次は設定来の資金流出入額の累計の推移です。純資産総額は297億円です。

設定来の資金流出入額の累計の推移グラフ

設定直後から人気を獲得し、安定した資金流入が続いていました。黄色の丸で囲ったところ(2019年秋から2020年初旬)で減少しますが、その後盛り返しています。

高い信託報酬では戦えない

次はeMAXIS TOPIXとの比較です。

eMAXIS TOPIXとニッセイTOPIXの資金流出入額の累計の推移グラフ

緑のラインのeMAXIS TOPIXは2016年春から資金流出傾向が続いています。よりローコストな商品に流れたということでしょう。

最強のライバル登場

ニッセイ外国株式も信託報酬引き下げに積極的で、スリム先進国株式と激しい超ローコスト化競争を続けています。TOPIXインデックスは先進国株式ほどの人気ジャンルではないため、競争もほどほどの感がありますが、ニッセイTOPIXにとってスリム国内株式(TOPIX)は最強のライバルです。

ニッセイTOPIXとスリム国内株式(TOPIX)の資金流出入額の累計の推移グラフ

スリム国内株式(TOPIX)も、設定直後から高い人気を獲得できたわけではありませんでした。この比較結果を見ると、ニッセイTOPIXの人気の高さを実感すると同時に、直近の資金流出入の様子から、今後も安泰とは言えない気がします。

三井住友DCつみたてNISA日本株は別格

次は三井住友DCつみたてNISA日本株が売れ始める直前からを加えたものです。青のラインです。

三井住友DCつみたてNISA日本株が売れ始める直前からを加えたグラフ

かつては確定拠出年金専用でした。普通に買えるようになった頃からを黄色に塗ってありますが、資金流入は安定しており、ニッセイTOPIXを追い抜いてしまいました。

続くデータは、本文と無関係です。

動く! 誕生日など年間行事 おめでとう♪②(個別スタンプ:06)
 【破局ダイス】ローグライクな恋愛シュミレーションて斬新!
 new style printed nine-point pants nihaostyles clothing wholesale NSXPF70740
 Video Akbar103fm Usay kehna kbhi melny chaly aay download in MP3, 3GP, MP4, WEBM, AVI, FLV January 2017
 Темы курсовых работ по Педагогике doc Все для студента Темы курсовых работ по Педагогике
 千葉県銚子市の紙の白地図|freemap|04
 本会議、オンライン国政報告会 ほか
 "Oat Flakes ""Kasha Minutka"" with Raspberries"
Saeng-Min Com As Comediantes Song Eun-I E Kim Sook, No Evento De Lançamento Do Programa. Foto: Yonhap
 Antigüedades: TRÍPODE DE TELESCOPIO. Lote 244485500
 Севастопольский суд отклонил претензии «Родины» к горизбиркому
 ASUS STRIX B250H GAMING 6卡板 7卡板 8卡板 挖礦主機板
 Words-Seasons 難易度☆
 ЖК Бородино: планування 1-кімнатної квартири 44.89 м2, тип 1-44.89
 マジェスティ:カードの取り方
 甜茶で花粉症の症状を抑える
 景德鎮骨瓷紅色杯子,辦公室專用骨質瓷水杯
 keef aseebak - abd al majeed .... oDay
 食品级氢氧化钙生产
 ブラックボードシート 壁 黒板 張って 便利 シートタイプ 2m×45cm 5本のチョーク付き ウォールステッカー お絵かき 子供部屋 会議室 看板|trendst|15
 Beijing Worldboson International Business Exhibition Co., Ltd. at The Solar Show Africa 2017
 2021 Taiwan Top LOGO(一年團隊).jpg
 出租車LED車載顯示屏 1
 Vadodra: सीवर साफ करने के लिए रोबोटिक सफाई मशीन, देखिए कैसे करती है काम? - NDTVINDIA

三井住友DCつみたてNISA日本株はiDeCoで多く買われていますが、それは楽天証券とSBI証券のiDeCo口座で採用されたことが大きいはずです。一方、ニッセイTOPIXをiDeCoで扱っている金融機関は見つかりませんでした。

評価:スリム国内株式(TOPIX)とどちらが良いか

人気では、三井住友DCつみたてNISA日本株にかないませんが、三井住友DCつみたてNISA日本株は信託報酬が最安ではありませんし、信託報酬引き下げに積極的でもありません。将来もずっと最安水準が0.140%であるはずはなく、いつか引き下げられるでしょう。それを考えると、ニッセイTOPIXかスリム国内株式(TOPIX)を選びたいです。

TOPIXインデックスのジャンルで生き残れるのが2本までとするなら、現在の上位3商品の中でどれが3位になるのか気になるところです。それを決めるのは受益者の行動です。長期投資を意識すると、生き残れる可能性の高い商品に投資したいものですが、TOPIXインデックスは読みにくいですね。

先進国株式インデックスなら、ニッセイ外国株式とスリム先進国株式の可能性が高いですと言っても、怒られないと思うんですけどね。